MKR loaned out for interest. What are the implications?

So as a small holder who has been accumulating MKR, let me go ahead and show my hand while asking a question.

I park most of my MKR in an exchange that offers me about 2% yield paid in more MKR, compounded daily. I also buy MKR weekly in small increments.

What is the effect on MKR from people like me, offering our tokens to lend? Am I providing liquidity to traders (benign in my opinion), or does this pose a risk to the best investment I’ve seen since I got AAPL at $6/share a decade ago? How much of a risk, if so? Are enough long-haul whales around to hold off any malicious borrowing of MKR to vote on governance? How quickly could I know if large holders dumped their tokens?

I should note that I am one of those small holders (<100 tokens) who has never voted, mainly due to opportunity cost. I’d happily stake my MKR for a stream of more MKR or even DAI, even if it was less than the 2% I get now.

I should also note I’m a classic, old-school value investor. I’m not a rah-rah crypto advocate and MKR is my only substantial crypto investment, as I’m here for the fundamentals. It also means I’m fairly crypto-naive (but not tech naive in general), so don’t feel like you’re mansplaining if there’s something obvious I’ve overlooked or not considering with regard to crypto. The governance is a bit different from the boards I’ve sat on in the past, so also chime in if there’s something I’m overlooking in that arena as well.


As a fellow MKR lender there is a tragedy of the commons/bystander effect situation happening right now the way the tokenomics are currently implemented. As long as the system is not in grave danger (and arguably even if it is) there is no motivation to vote as the opportunity cost is too great. It’s hard to say how much lending is happening in Ce(De)Fi but there is a known/non-minimal amount happening via mainly Aave.

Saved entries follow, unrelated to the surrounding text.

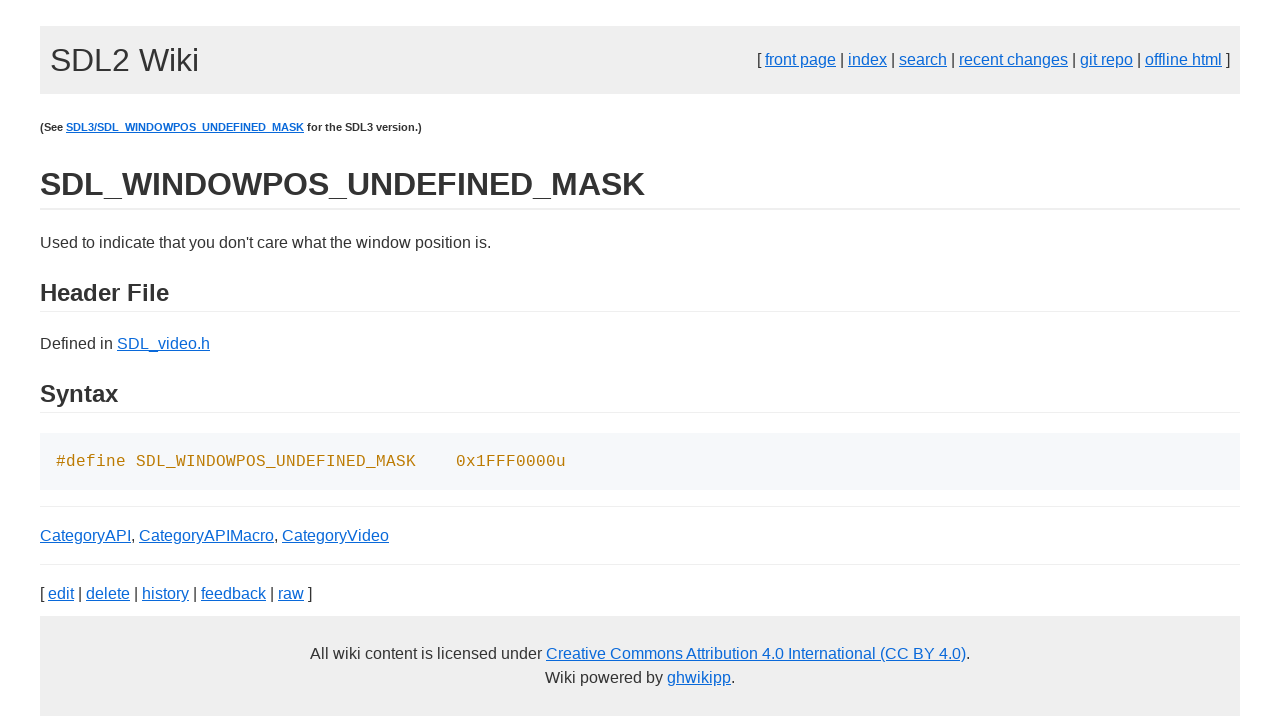

--- FILE ---
content_type: text/html; charset=UTF-8
request_url: https://wiki.libsdl.org/SDL2/SDL_WINDOWPOS_UNDEFINED_MASK
body_size: 1333
content:
<!DOCTYPE html>
<html><head>
<meta http-equiv="Content-Type" content="text/html; charset=utf-8"/>
<meta name="viewport" content="width=device-width, initial-scale=1"/>
<title>SDL2/SDL_WINDOWPOS_UNDEFINED_MASK - SDL2 Wiki</title>
<link rel="icon" type="image/ico" href="/static_files/favicon.ico" />
<link rel="alternate" type="application/atom+xml" title="recent changes" href="https://github.com/libsdl-org/sdlwiki/commits/main.atom" />
<link rel="stylesheet" href="/static_files/ghwikipp.css" />
<meta name="color-scheme" content="dark light" />
<meta name="twitter:card" content="summary" />
<meta name="twitter:site" content="@sdl_commits" />
<meta name="twitter:image" content="https://wiki.libsdl.org/SDL2/static_files/logo.png" />
<meta property="og:image" content="https://wiki.libsdl.org/SDL2/static_files/logo.png" />
<meta property="og:type" content="website" />
<meta name="twitter:url" content="/SDL2/SDL_WINDOWPOS_UNDEFINED_MASK" />
<meta property="og:url" content="/SDL2/SDL_WINDOWPOS_UNDEFINED_MASK" />
<meta name="twitter:title" content="SDL2/SDL_WINDOWPOS_UNDEFINED_MASK" />
<meta property="og:title" content="SDL2/SDL_WINDOWPOS_UNDEFINED_MASK" />
<meta name="twitter:description" content="The Simple Directmedia Layer Wiki" />
<meta property="og:description" content="The Simple Directmedia Layer Wiki" />

<link rel="stylesheet" href="/static_files/pandoc.css" />
</head><body>
<div class='wikitopbanner'>
<div align='left'><a href="https://wiki.libsdl.org/SDL2" style="color: inherit; text-decoration: inherit;"><font size="+3">SDL2 Wiki</font></a></div>
<div align='right'>
[
<a href="/">front page</a>
|
<a href="/wiki/index">index</a>
|
<a href="/wiki/search">search</a>
|
<a href="https://github.com/libsdl-org/sdlwiki/commits/main">recent changes</a>
|
<a href="https://github.com/libsdl-org/sdlwiki">git repo</a>
|
<a href="/static_files/offline/sdlwiki.zip">offline html</a>
]
</div>
</div>




<p><h6>(See <a href='/SDL3/SDL_WINDOWPOS_UNDEFINED_MASK'>SDL3/SDL_WINDOWPOS_UNDEFINED_MASK</a> for the SDL3 version.)</h6></p>


<h1 id="sdl_windowpos_undefined_mask">SDL_WINDOWPOS_UNDEFINED_MASK</h1>
<p>Used to indicate that you don't care what the window position is.</p>
<h2 class="anchorText" id="header-file">Header File<a href="#header-file"><img src="/static_files/link.svg" class="anchorImage" width="16" height="16" alt="" /></a></h2>
<p>Defined in <a href="https://github.com/libsdl-org/SDL/blob/SDL2/include/SDL_video.h">SDL_video.h</a></p>
<h2 class="anchorText" id="syntax">Syntax<a href="#syntax"><img src="/static_files/link.svg" class="anchorImage" width="16" height="16" alt="" /></a></h2>
<div class="sourceCode" id="cb1"><pre class="sourceCode c"><code class="sourceCode c"><span id="cb1-1"><a href="#cb1-1" aria-hidden="true" tabindex="-1"></a><span class="pp">#define SDL_WINDOWPOS_UNDEFINED_MASK    0x1FFF0000u</span></span></code></pre></div>
<hr />
<p><a href="CategoryAPI">CategoryAPI</a>, <a href="CategoryAPIMacro">CategoryAPIMacro</a>, <a href="CategoryVideo">CategoryVideo</a></p>


<div class="viewtoolbar">
<hr/>
[
<a href='/SDL2/SDL_WINDOWPOS_UNDEFINED_MASK/edit'>edit</a>
|
<a href='/SDL2/SDL_WINDOWPOS_UNDEFINED_MASK/delete'>delete</a>
|
<a href='/SDL2/SDL_WINDOWPOS_UNDEFINED_MASK/history'>history</a>
|
<a href='https://github.com/libsdl-org/sdlwiki/issues/new?title=Feedback%20on%20page%20SDL2/SDL_WINDOWPOS_UNDEFINED_MASK'>feedback</a>
|
<a href='/SDL2/SDL_WINDOWPOS_UNDEFINED_MASK/raw'>raw</a>
]
</div>


<div class='wikibottombanner'>
<center>
<p>All wiki content is licensed under <a href="https://creativecommons.org/licenses/by/4.0/">Creative Commons Attribution 4.0 International (CC BY 4.0)</a>.<br/>
Wiki powered by <a href="https://github.com/libsdl-org/ghwikipp">ghwikipp</a>.</p>
</center>
</div>

</body></html>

With initiatives such as MIP49 (Governance Rewards) and other such ideas coming down the pipe (DSSGov/Vote delegation) hopefully some of this behaviour will change. I have personally written a proposal to see whether the community would like to approach Aave and ask/pay for them to disable borrowing so that that avenue for shorters goes away but have not yet had the willpower to act upon it.

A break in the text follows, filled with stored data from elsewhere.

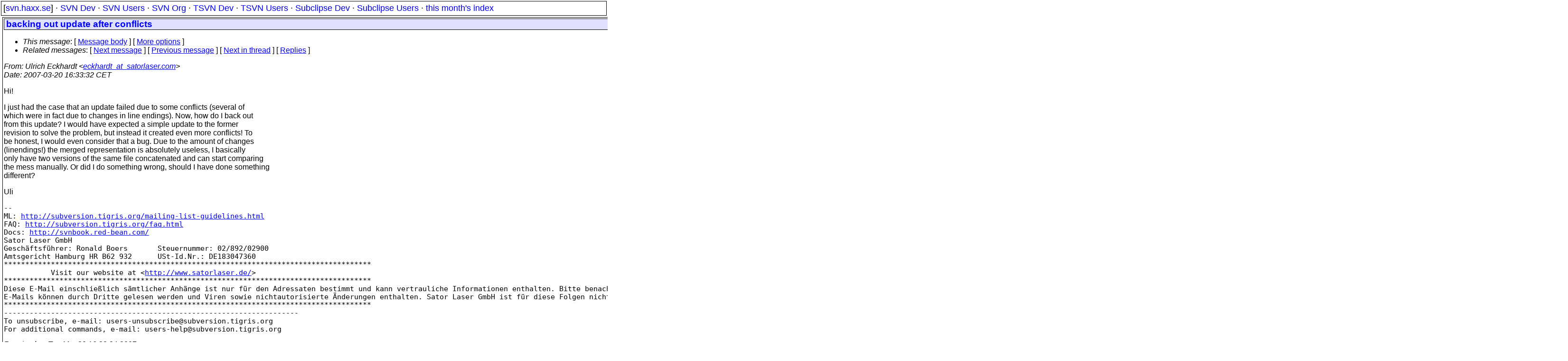

--- FILE ---
content_type: text/html
request_url: https://svn.haxx.se/users/archive-2007-03/1035.shtml
body_size: 2473
content:
<!DOCTYPE HTML PUBLIC "-//W3C//DTD HTML 4.01 Transitional//EN" "http://www.w3.org/TR/html4/loose.dtd">
<html lang="en">
<head>
<title>Subversion Users: backing out update after conflicts</title>
<link rel="STYLESHEET" type="text/css" href="/svn.css">
</head>
<body>
<div class="topmenu">
[<a href="/">svn.haxx.se</a>] &middot;
<a href="/dev/">SVN Dev</a> &middot;
<a href="/users/">SVN Users</a> &middot;
<a href="/org/">SVN Org</a> &middot;
<a href="/tsvn/">TSVN Dev</a> &middot;
<a href="/tsvnusers/">TSVN Users</a> &middot;
<a href="/subdev/">Subclipse Dev</a> &middot;
<a href="/subusers/">Subclipse Users</a> &middot;
<a href="./">this month's index</a>
</div>
<table><tr valign="top"><td>
<div class="box">


<div class="head">
<h1>backing out update after conflicts</h1>
<!-- received="Tue Mar 20 16:32:34 2007" -->
<!-- isoreceived="20070320153234" -->
<!-- sent="Tue, 20 Mar 2007 16:33:32 +0100" -->
<!-- isosent="20070320153332" -->
<!-- name="Ulrich Eckhardt" -->
<!-- email="eckhardt_at_satorlaser.com" -->
<!-- subject="backing out update after conflicts" -->
<!-- id="200703201633.32635.eckhardt@satorlaser.com" -->
<!-- charset="iso-8859-1" -->
<!-- expires="-1" -->
<map id="navbar" name="navbar">
<ul class="links">
<li>
<dfn>This message</dfn>:
[ <a href="#start" name="options1" id="options1" tabindex="1">Message body</a> ]
 [ <a href="#options2">More options</a> ]
</li>
<li>
<dfn>Related messages</dfn>:
<!-- unext="start" -->
[ <a href="1036.shtml" title="Mark Clements: &quot;Best practice: &quot;Current Version&quot; tag&quot;">Next message</a> ]
[ <a href="1034.shtml" title="Kryten: &quot;Re: Can't find a temporary directory error&quot;">Previous message</a> ]
<!-- unextthread="start" -->
[ <a href="1044.shtml" title="Ryan Schmidt: &quot;Re: backing out update after conflicts&quot;">Next in thread</a> ]
 [ <a href="#replies">Replies</a> ]
<!-- ureply="end" -->
</li>
</ul>
</map>
</div>
<!-- body="start" -->
<div class="mail">
<address class="headers">
<span id="from">
<dfn>From</dfn>: Ulrich Eckhardt &lt;<a href="mailto:eckhardt_at_satorlaser.com?Subject=Re:%20backing%20out%20update%20after%20conflicts">eckhardt_at_satorlaser.com</a>&gt;
</span><br />
<span id="date"><dfn>Date</dfn>: 2007-03-20 16:33:32 CET</span><br />
</address>
<p>
Hi!
<br />
<p>I just had the case that an update failed due to some conflicts (several of 
<br />
which were in fact due to changes in line endings). Now, how do I back out 
<br />
from this update? I would have expected a simple update to the former 
<br />
revision to solve the problem, but instead it created even more conflicts! To 
<br />
be honest, I would even consider that a bug. Due to the amount of changes 
<br />
(linendings!) the merged representation is absolutely useless, I basically 
<br />
only have two versions of the same file concatenated and can start comparing 
<br />
the mess manually. Or did I do something wrong, should I have done something 
<br />
different?
<br />
<p>Uli
<br />
<p><pre>
-- 
ML: <a href="http://subversion.tigris.org/mailing-list-guidelines.html">http://subversion.tigris.org/mailing-list-guidelines.html</a>
FAQ: <a href="http://subversion.tigris.org/faq.html">http://subversion.tigris.org/faq.html</a>
Docs: <a href="http://svnbook.red-bean.com/">http://svnbook.red-bean.com/</a>
Sator Laser GmbH
Gesch�ftsf�hrer: Ronald Boers       Steuernummer: 02/892/02900 
Amtsgericht Hamburg HR B62 932      USt-Id.Nr.: DE183047360
**************************************************************************************
           Visit our website at &lt;<a href="http://www.satorlaser.de/">http://www.satorlaser.de/</a>&gt;
**************************************************************************************
Diese E-Mail einschlie�lich s�mtlicher Anh�nge ist nur f�r den Adressaten bestimmt und kann vertrauliche Informationen enthalten. Bitte benachrichtigen Sie den Absender umgehend, falls Sie nicht der beabsichtigte Empf�nger sein sollten. Die E-Mail ist in diesem Fall zu l�schen und darf weder gelesen, weitergeleitet, ver�ffentlicht oder anderweitig benutzt werden.
E-Mails k�nnen durch Dritte gelesen werden und Viren sowie nichtautorisierte �nderungen enthalten. Sator Laser GmbH ist f�r diese Folgen nicht verantwortlich.
**************************************************************************************
---------------------------------------------------------------------
To unsubscribe, e-mail: users-unsubscribe&#64;subversion&#46;<!--nospam-->tigris.org
For additional commands, e-mail: users-help&#64;subversion&#46;<!--nospam-->tigris.org
</pre>
<span id="received"><dfn>Received on</dfn> Tue Mar 20 16:32:34 2007</span>
</div>
<!-- body="end" -->
<div class="foot">
<map id="navbarfoot" name="navbarfoot" title="Related messages">
<ul class="links">
<li><dfn>This message</dfn>: [ <a href="#start">Message body</a> ]</li>
<!-- lnext="start" -->
<li><dfn>Next message</dfn>: <a href="1036.shtml" title="Next message in the list">Mark Clements: "Best practice: &quot;Current Version&quot; tag"</a></li>
<li><dfn>Previous message</dfn>: <a href="1034.shtml" title="Previous message in the list">Kryten: "Re: Can't find a temporary directory error"</a></li>
<!-- lnextthread="start" -->
<li><dfn>Next in thread</dfn>: <a href="1044.shtml" title="Next message in this discussion thread">Ryan Schmidt: "Re: backing out update after conflicts"</a></li>
<li><a name="replies" id="replies"></a>
<dfn>Reply</dfn>: <a href="1044.shtml" title="Message sent in reply to this message">Ryan Schmidt: "Re: backing out update after conflicts"</a></li>
<!-- lreply="end" -->
</ul>
<ul class="links">
<li><a name="options2" id="options2"></a><dfn>Contemporary messages sorted</dfn>: [ <a href="date.shtml#1035" title="Contemporary messages by date">By Date</a> ] [ <a href="index.shtml#1035" title="Contemporary discussion threads">By Thread</a> ] [ <a href="subject.shtml#1035" title="Contemporary messages by subject">By Subject</a> ] [ <a href="author.shtml#1035" title="Contemporary messages by author">By Author</a> ] [ <a href="attachment.shtml" title="Contemporary messages by attachment">By messages with attachments</a> ]</li>
</ul>
</map>
</div>
<!-- trailer="footer" -->
</div>
</td><td>
</td></tr></table>
<p>
 This is an archived mail posted to the <a href="/users/">Subversion Users</a>
 mailing list.</p>
<p>This site is subject to the Apache <a href="https://privacy.apache.org/policies/privacy-policy-public.html">Privacy Policy</a> and the Apache <a href="https://www.apache.org/foundation/public-archives.html">Public Forum Archive Policy</a>.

In summary, the implications are that if we continue to all have this mindset and don’t do anything to fix the incentive structure, long term this could/will cause serious problems.


Yearn has already gone down this road and AAVE citing risk management recommendations from Gauntlet said go kick rocks (i.e. no!). I suspect they will not change their opinion on disabling shorting MKR.

@PaperImperium you are asking some important questions

Yes. Barely. But the situation might not remain so if continued disappointment in the token value persists. Right now the Maker ecosystem is still an unfinished product and major tokenholders will simply have to deal with that mentally or look elsewhere for profit. Some of them have done so already.

A dump you would notice right away. What you will not notice is gradual easing out of positions such as the one a16z is doing as we speak with MKR moved onto Binance in batches as low as 20. Polychain exited a 45k MKR position over approx 6 months.

Can’t really blame you. I am doing the opposite out of sheer stubbornness.


I think we should take the hits defi throws us directly on the chin and instead reform Maker governance to be robust against this sort of gaming. Asking nicely is never going to last.

We have dssgov, then gov rewards and if that fails even multiple options for governance redesigns to better align with crypto reality. We will win this.


I imagine a number of us has sat on boards (be they large, medium, or small, they’re all mostly the same beast). Given that any MKR holder is something more than a shareholder and less than a director, perhaps some thought should be given to some kind of actual buyback (rather than burn) where a reserve of MKR can be given or sold cheaply to those active in governance. There would have to be very careful thought about how to structure the incentives, though


I did not realize they had advisement from risk. Thats good to know. Thanks!